Why? You might realize you have more cash on hand so you can hire more, reward your team, and expand your company benefits.
Top savings with a remote workforce include:
- Office Space & Commercial Real Estate – This depends on what percentage of staff work from home and in the office. For example, you could stick with the same office space you have and hire more employees remotely. With an entirely remote workforce, you don’t even need an office.
- Employee Health & Wellness – Remote working tends to be a healthier work arrangement. Also, employees avoid most occupational hazards found in an office.
- Local Pay Rates – Depending on where your talent resides, the cost of an average employee in San Francisco might be twice the cost of one in Denver. Businesses can both be fair and pay employees competitively.
- Vacation & Sick Time – On average, remote workers use less paid time off, which means increased productivity. Perhaps it’s that extra hour they have each day since they don’t commute.

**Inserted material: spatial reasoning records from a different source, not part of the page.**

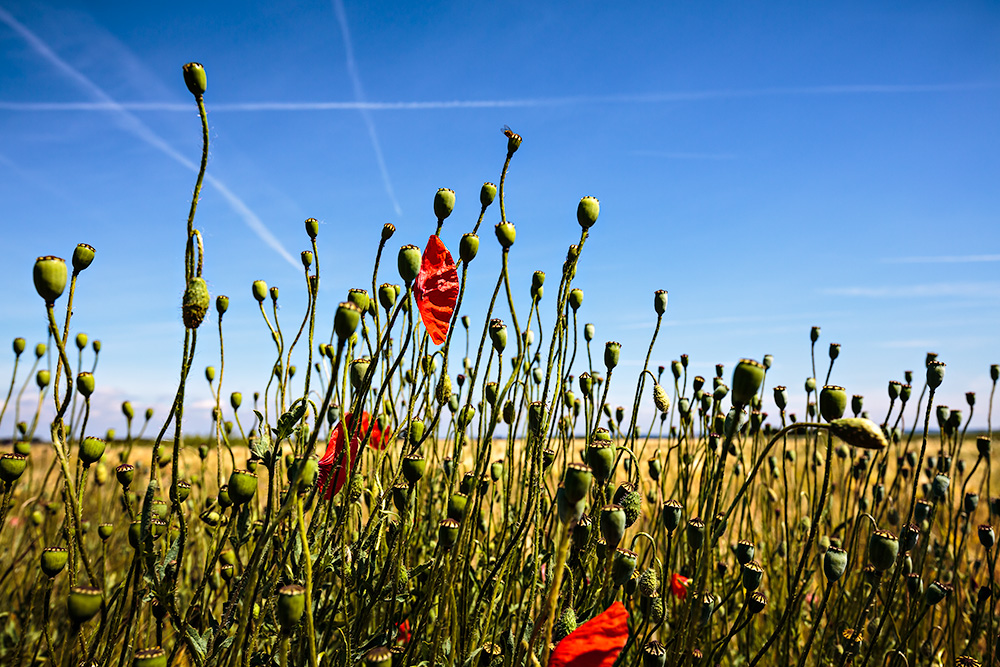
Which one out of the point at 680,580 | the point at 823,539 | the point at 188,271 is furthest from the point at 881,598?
the point at 188,271

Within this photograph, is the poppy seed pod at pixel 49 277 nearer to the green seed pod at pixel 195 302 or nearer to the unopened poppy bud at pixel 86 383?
the green seed pod at pixel 195 302

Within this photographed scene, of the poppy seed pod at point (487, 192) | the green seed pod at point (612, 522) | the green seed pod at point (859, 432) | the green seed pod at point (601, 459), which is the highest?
the poppy seed pod at point (487, 192)

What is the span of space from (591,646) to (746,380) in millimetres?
505

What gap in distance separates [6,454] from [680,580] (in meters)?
1.60

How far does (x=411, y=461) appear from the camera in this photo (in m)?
0.96

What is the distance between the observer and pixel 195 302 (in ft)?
2.63

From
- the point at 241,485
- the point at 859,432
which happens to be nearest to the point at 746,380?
the point at 859,432

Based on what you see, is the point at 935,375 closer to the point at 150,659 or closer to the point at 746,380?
the point at 746,380

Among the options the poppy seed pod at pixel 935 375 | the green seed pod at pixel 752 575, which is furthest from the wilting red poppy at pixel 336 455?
the poppy seed pod at pixel 935 375

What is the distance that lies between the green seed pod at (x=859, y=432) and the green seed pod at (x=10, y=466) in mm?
1272

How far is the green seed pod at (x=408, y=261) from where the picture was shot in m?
0.92

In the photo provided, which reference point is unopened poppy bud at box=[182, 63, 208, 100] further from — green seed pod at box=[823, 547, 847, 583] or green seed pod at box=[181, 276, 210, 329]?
green seed pod at box=[823, 547, 847, 583]

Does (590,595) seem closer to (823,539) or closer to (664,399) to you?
(664,399)

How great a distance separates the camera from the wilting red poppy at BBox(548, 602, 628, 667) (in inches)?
37.7
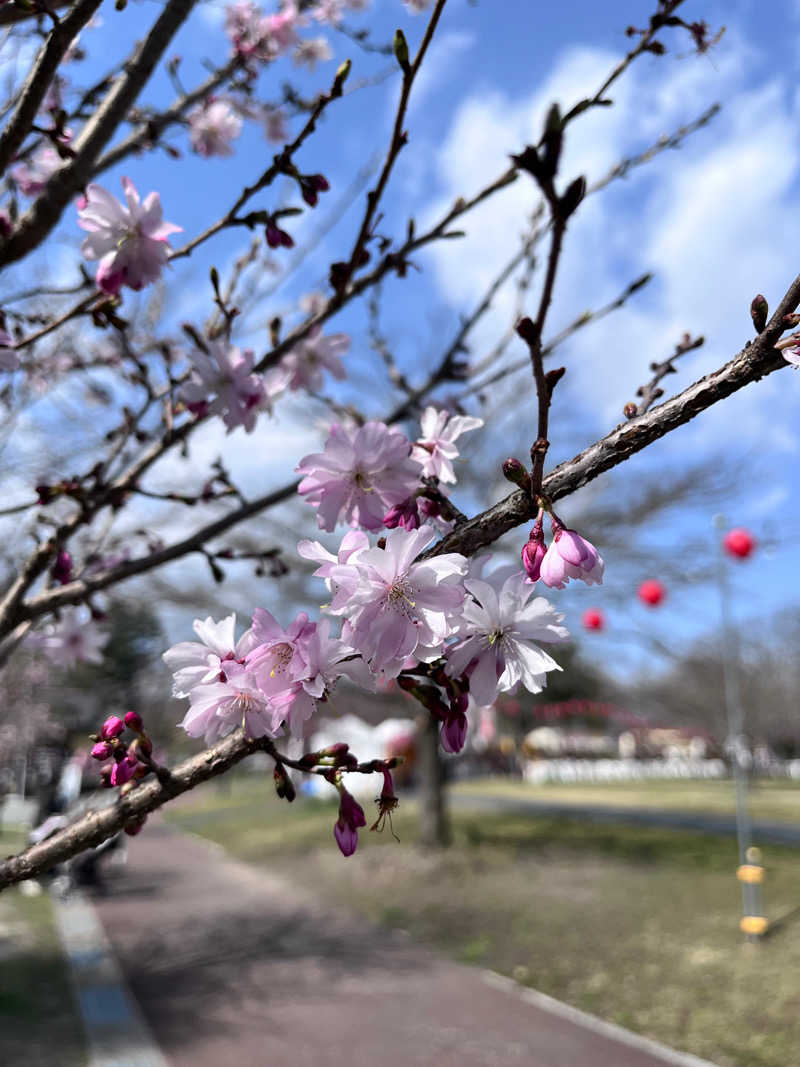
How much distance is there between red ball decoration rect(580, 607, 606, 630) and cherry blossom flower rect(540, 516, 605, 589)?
12.1 m

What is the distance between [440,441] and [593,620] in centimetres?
1157

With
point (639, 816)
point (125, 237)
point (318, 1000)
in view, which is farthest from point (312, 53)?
point (639, 816)

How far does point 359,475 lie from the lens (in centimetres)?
136

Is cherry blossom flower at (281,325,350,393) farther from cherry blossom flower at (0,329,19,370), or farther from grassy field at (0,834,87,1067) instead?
grassy field at (0,834,87,1067)

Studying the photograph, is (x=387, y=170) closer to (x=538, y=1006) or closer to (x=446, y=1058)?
(x=446, y=1058)

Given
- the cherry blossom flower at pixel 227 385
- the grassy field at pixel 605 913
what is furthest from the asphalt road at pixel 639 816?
the cherry blossom flower at pixel 227 385

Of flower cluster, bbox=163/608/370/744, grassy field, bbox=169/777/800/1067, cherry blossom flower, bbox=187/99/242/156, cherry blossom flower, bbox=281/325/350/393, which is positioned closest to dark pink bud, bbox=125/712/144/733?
flower cluster, bbox=163/608/370/744

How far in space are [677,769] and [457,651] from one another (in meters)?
40.3

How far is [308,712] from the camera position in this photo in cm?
113

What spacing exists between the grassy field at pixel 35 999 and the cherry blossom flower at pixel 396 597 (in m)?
4.16

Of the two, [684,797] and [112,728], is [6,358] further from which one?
[684,797]

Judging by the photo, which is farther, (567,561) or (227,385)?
(227,385)

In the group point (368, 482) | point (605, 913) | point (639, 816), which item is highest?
point (368, 482)

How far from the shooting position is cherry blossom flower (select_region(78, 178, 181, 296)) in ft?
A: 6.23
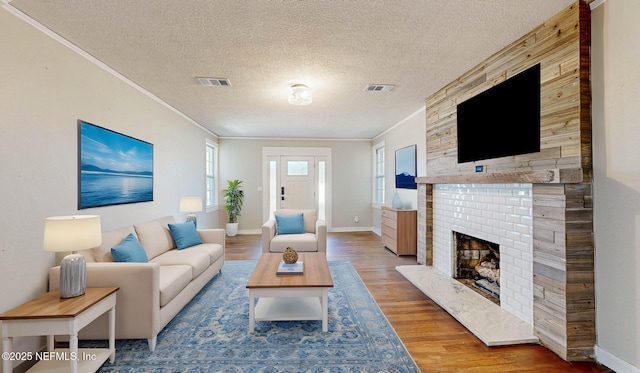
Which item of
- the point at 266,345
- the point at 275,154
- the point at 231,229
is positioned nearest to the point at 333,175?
the point at 275,154

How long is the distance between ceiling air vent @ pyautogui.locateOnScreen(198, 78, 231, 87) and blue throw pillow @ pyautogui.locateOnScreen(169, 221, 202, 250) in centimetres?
184

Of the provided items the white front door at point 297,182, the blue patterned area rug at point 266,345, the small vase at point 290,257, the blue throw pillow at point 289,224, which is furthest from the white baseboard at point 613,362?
the white front door at point 297,182

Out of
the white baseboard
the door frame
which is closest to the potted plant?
the door frame

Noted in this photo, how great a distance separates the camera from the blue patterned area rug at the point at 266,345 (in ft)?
6.17

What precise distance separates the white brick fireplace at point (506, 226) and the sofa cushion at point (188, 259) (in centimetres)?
301

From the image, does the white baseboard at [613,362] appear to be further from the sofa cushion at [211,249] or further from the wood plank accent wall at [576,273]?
the sofa cushion at [211,249]

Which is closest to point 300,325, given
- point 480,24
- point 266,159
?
point 480,24

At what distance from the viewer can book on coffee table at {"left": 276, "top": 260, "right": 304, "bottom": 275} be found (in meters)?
2.53

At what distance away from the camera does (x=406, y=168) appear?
5.00 metres

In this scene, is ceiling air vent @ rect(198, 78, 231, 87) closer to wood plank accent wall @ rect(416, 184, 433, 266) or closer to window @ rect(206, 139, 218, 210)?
window @ rect(206, 139, 218, 210)

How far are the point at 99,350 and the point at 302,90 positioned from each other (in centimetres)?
308

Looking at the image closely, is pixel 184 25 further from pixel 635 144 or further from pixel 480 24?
pixel 635 144

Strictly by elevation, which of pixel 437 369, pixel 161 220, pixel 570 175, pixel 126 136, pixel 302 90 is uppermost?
pixel 302 90

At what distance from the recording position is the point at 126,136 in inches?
120
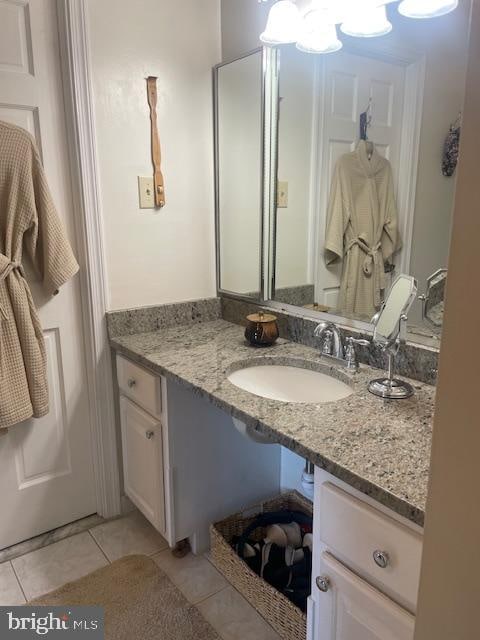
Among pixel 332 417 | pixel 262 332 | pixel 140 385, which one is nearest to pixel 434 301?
pixel 332 417

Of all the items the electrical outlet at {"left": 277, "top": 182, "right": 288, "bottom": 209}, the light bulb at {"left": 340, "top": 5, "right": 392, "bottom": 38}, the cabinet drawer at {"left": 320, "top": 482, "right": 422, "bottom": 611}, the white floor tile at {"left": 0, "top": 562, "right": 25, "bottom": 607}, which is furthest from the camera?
the electrical outlet at {"left": 277, "top": 182, "right": 288, "bottom": 209}

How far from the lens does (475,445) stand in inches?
19.8

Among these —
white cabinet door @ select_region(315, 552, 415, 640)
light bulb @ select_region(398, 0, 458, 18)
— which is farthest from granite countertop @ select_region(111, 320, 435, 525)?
light bulb @ select_region(398, 0, 458, 18)

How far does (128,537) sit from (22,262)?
1.13 m

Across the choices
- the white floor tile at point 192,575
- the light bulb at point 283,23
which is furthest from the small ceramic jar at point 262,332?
the light bulb at point 283,23

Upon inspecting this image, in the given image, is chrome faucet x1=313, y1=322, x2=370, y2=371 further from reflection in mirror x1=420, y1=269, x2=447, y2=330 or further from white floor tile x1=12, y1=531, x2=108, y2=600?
white floor tile x1=12, y1=531, x2=108, y2=600

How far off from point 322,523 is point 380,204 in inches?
37.2

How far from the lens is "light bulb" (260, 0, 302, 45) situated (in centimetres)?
152

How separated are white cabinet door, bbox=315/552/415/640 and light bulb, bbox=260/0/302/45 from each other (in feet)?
4.98

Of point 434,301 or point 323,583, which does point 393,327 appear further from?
point 323,583

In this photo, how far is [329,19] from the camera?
1437mm

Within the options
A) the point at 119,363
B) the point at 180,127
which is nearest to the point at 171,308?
the point at 119,363

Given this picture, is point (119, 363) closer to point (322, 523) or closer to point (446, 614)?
point (322, 523)

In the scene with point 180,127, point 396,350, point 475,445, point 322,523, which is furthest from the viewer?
point 180,127
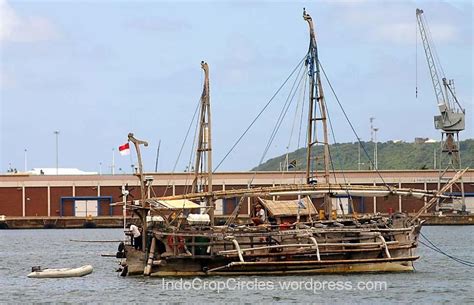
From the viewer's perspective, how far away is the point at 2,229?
14425 cm

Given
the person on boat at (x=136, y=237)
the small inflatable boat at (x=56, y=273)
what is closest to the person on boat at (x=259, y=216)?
the person on boat at (x=136, y=237)

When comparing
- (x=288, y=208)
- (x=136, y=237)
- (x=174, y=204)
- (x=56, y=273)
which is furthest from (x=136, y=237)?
(x=288, y=208)

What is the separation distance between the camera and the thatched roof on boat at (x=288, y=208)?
205ft

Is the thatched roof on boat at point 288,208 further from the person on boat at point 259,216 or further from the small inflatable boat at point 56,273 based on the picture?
the small inflatable boat at point 56,273

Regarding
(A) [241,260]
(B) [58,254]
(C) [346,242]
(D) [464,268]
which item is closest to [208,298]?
(A) [241,260]

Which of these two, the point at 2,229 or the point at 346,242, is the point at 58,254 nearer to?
the point at 346,242

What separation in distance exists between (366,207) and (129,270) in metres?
85.4

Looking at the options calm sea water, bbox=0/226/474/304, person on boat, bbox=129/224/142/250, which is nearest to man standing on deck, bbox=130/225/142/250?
person on boat, bbox=129/224/142/250

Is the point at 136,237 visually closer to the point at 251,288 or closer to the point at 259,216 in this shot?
the point at 251,288

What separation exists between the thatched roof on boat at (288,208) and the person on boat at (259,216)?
1.33ft

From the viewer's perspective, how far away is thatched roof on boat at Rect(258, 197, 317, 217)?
6234 cm

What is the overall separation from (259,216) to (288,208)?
1.47 meters

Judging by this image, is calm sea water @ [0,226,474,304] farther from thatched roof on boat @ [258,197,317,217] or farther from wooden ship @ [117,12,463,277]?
thatched roof on boat @ [258,197,317,217]

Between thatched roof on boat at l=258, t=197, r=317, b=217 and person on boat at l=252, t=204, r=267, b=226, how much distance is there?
0.41 m
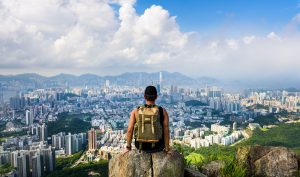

- Turnover & Retention – Engaged employees that stick around are likely to be high performers. The cost of rehiring can be a real drag on performance and morale, thus a ripple effect. Higher retention will drive increased performance throughout the business.
It’s not always a dollar and cents calculation. Assess how your remote team members perform alongside on-site employees. Examine the behaviors and traits that make high performers stand out.
The Future of Work
Having a remote workforce affords numerous competitive advantages. Employees gain more autonomy. Employers grant more trust. And there are some incredible gains to be had by going all-in on working from home. Preserve the future of work by acting now.
But it takes serious effort to be successful. You need your management team to grow into more significant leadership roles. They need to adapt to the new tools of the trade to listen and support their team.
Thankfully, it’s been done before. These actionable insights on how to build and scale your workforce will get you a headstart. Your remote team will appreciate your efforts support and guide them to become even more successful.
I hope you use these helpful tips to manage your remote workers more effectively, stay connected, and get more work done.